Ghostwriters Were Employed To Promote Hormone Therapy by Wyeth: U.S. Researchers
Ghostwriters Were Employed To Promote Hormone Therapy by Wyeth: U.S. Researchers

Tuesday saw researchers from the United States of America saying that drug manufacturer Wyeth brought in ghostwriters in order to promote the advantages and downplay the disadvantages of hormone replacement therapy in a number of articles that are published in medical periodicals.

Georgetown University Medical Center's Dr. Adriane Fugh-Berman, of Washington, and contemporaries evaluated a number of reviews and comments written by ghostwriters that are printed in medical journals and other periodical supplements where a lot of them have made use of credentials from legal hearings.
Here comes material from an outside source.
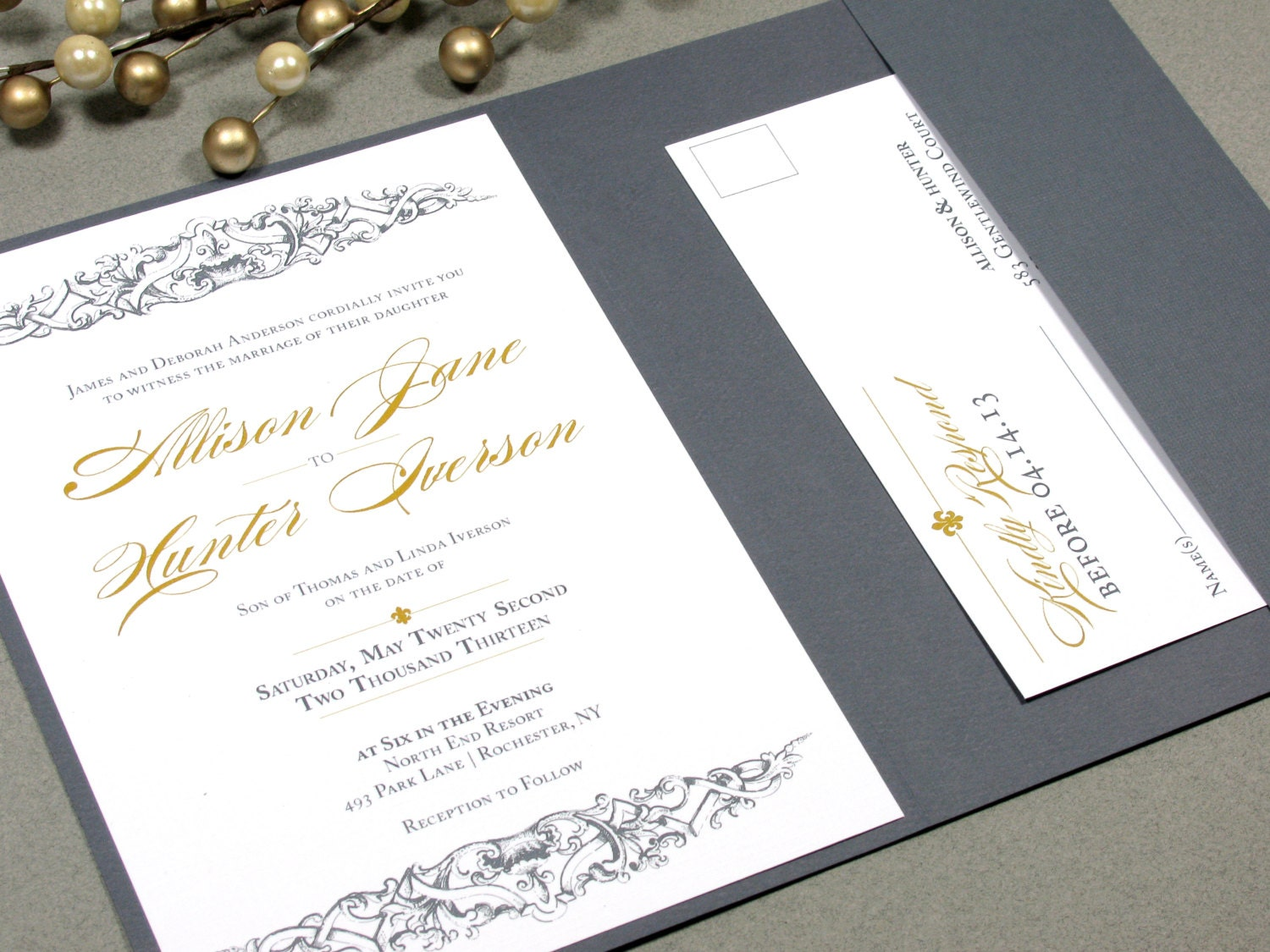 french baroque fleur de lis wedding invitation set by runkpock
They said that Wyeth, which is at present possessed by Pfizer, offered $25,000 to a medical communication firm named DesignWrite, so as to ghostwrite articles relating to clinical studies, which also included four evaluating low-dose, Prempro, which is the firm's amalgamated estrogen-progestin treatment.
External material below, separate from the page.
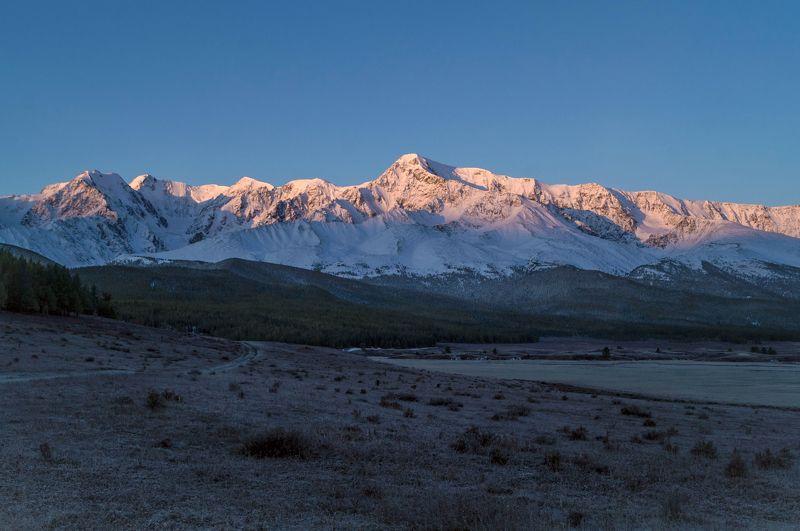 природа  алтай озеро  горы пейзаж путешествие осень ештыкель тени Рассвет на Ештыколе...photo preview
As informed by the team, the articles were written with the intention to ease out worries relating to hormone replacement therapy, which was deemed to have raised the chances of developing breast cancer and also, to help the groundless idea that the drugs offered protection against heart problems.

DesignWrite was as well offered work to write 20 reviews concerning the drug at a price tag of $20,000 each.

Report faced a challenge from Pfizer, stating that Fugh-Berman was an expert, who had been paid for the plaintiffs in a related case.